◆ Instructions for the task:
Set the data below down again, exactly, with every picture left out.

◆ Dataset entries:
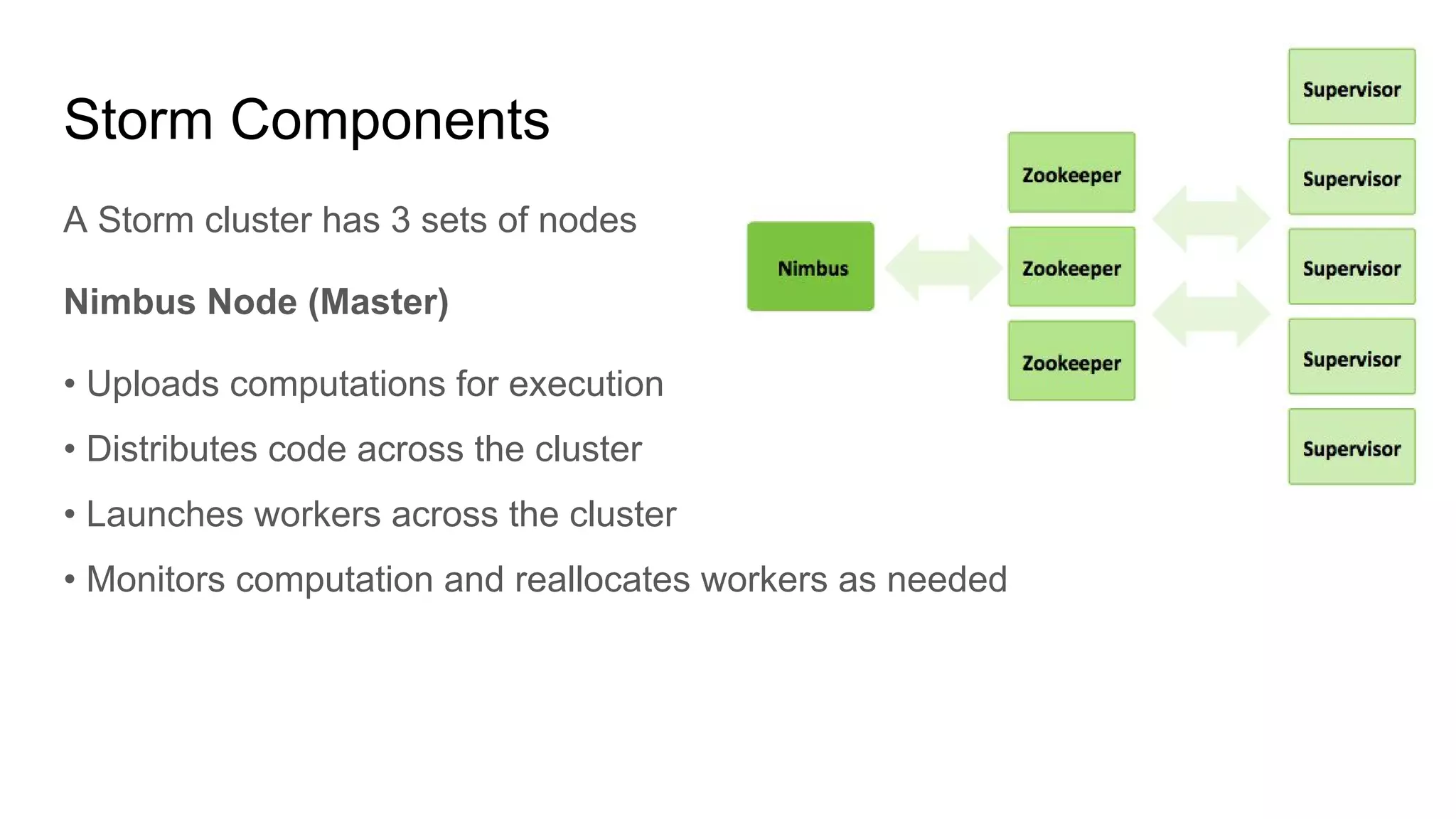 Storm Components

A Storm cluster has 3 sets of nodes

Nimbus Node (Master)

• Uploads computations for execution

• Distributes code across the cluster

• Launches workers across the cluster

• Monitors computation and reallocates workers as needed

Nimbus

Zookeeper

Zookeeper

Zookeeper

Supervisor

Supervisor

Supervisor

Supervisor

Supervisor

◆ Solution to this exercise:
 Storm Components

A Storm cluster has 3 sets of nodes

Nimbus Node (Master)

• Uploads computations for execution

• Distributes code across the cluster

• Launches workers across the cluster

• Monitors computation and reallocates workers as needed

Nimbus

Zookeeper

Zookeeper

Zookeeper

Supervisor

Supervisor

Supervisor

Supervisor

Supervisor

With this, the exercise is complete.